Mubasher has been missing since February 29, when he left home to attend a coaching center for his upcoming A-Level examinations.
Since then, his family has been looking for him and rationalizing theories as to his whereabouts. According to CNN, Mubasher's family worried about another possibility: Maybe he was recruited by Islamists. On Saturday, the family learned their worst fear had become reality.
Relatives showed them a picture of Mubasher posted on an ISIS-affiliated site that identified him as one of the attackers in the deadly attack on the Holey Artisan Bakery in Dhaka.
"That's not my son, that's not my son," Kabir said. "He was full of humanity."
WHAT WENT WRONG WITH MUBASHER?
He said his 18-year-old son was impressionable, but asked, "which teen isn't?" Aside from that, there were few signs.
Mubasher has spent the previous six months studying hard for his upcoming A-level examinations. But the family did notice one change: He had stopped sketching.
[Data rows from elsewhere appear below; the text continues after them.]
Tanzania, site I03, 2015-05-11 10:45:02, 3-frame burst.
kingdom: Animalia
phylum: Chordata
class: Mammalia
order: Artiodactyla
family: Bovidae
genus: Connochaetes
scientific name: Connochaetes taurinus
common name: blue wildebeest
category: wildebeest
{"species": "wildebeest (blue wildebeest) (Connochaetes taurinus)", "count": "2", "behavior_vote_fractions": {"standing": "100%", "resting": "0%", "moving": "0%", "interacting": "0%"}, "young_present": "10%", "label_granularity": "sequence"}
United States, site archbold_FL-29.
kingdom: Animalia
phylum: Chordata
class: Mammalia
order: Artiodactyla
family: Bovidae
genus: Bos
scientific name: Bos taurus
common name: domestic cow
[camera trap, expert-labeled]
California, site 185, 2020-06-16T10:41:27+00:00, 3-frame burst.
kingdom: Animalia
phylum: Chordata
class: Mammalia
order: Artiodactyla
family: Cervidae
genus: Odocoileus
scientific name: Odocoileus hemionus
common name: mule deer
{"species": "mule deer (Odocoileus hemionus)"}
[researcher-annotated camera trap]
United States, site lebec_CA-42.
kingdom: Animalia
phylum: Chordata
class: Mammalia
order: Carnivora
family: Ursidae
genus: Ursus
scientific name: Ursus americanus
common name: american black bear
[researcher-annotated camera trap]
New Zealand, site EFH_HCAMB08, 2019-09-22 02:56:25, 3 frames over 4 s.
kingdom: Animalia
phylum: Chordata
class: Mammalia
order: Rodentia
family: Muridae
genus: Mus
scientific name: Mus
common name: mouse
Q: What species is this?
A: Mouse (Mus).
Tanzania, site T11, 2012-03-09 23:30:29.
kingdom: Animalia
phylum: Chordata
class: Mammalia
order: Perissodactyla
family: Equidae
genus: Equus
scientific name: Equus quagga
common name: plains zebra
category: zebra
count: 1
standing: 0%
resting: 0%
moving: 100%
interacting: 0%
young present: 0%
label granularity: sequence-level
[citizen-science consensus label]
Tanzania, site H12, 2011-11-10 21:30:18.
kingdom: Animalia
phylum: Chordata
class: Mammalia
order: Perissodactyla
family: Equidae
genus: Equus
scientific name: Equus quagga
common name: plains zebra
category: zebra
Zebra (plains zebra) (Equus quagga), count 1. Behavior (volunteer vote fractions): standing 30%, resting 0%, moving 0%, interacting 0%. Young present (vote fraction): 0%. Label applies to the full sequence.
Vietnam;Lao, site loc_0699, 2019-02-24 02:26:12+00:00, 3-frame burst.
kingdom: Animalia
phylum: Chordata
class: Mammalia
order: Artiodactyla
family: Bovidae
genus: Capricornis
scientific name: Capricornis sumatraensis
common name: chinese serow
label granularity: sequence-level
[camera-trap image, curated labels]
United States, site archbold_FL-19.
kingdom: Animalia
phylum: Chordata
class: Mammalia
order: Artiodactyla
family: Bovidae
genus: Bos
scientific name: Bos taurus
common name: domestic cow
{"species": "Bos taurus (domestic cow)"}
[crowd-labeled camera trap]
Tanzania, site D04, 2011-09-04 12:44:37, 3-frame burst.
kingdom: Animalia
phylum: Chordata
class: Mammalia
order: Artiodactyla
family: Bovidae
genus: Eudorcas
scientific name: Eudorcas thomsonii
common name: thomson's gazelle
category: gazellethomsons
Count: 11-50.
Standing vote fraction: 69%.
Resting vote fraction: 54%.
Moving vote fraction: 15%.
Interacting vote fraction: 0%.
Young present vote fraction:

Mubasher was always interested in religion, and his family didn't discourage his curiosity in his faith.
But his father said he told his son that if he wanted to explore further, he should read the Quran directly. He even gave Mubasher an English translation of the Quran because he didn't want his son to get a warped interpretation elsewhere.
He told New York Times, that close relative believed Mubasher was radicalized either by people he met at a mosque or in school. “I believe some Islamist group recruited my boy” and brainwashed him, Kabir said.
“I can tell you my boy was really a good humanitarian soul,” he said. “Such a soul cannot do something cruel like this.”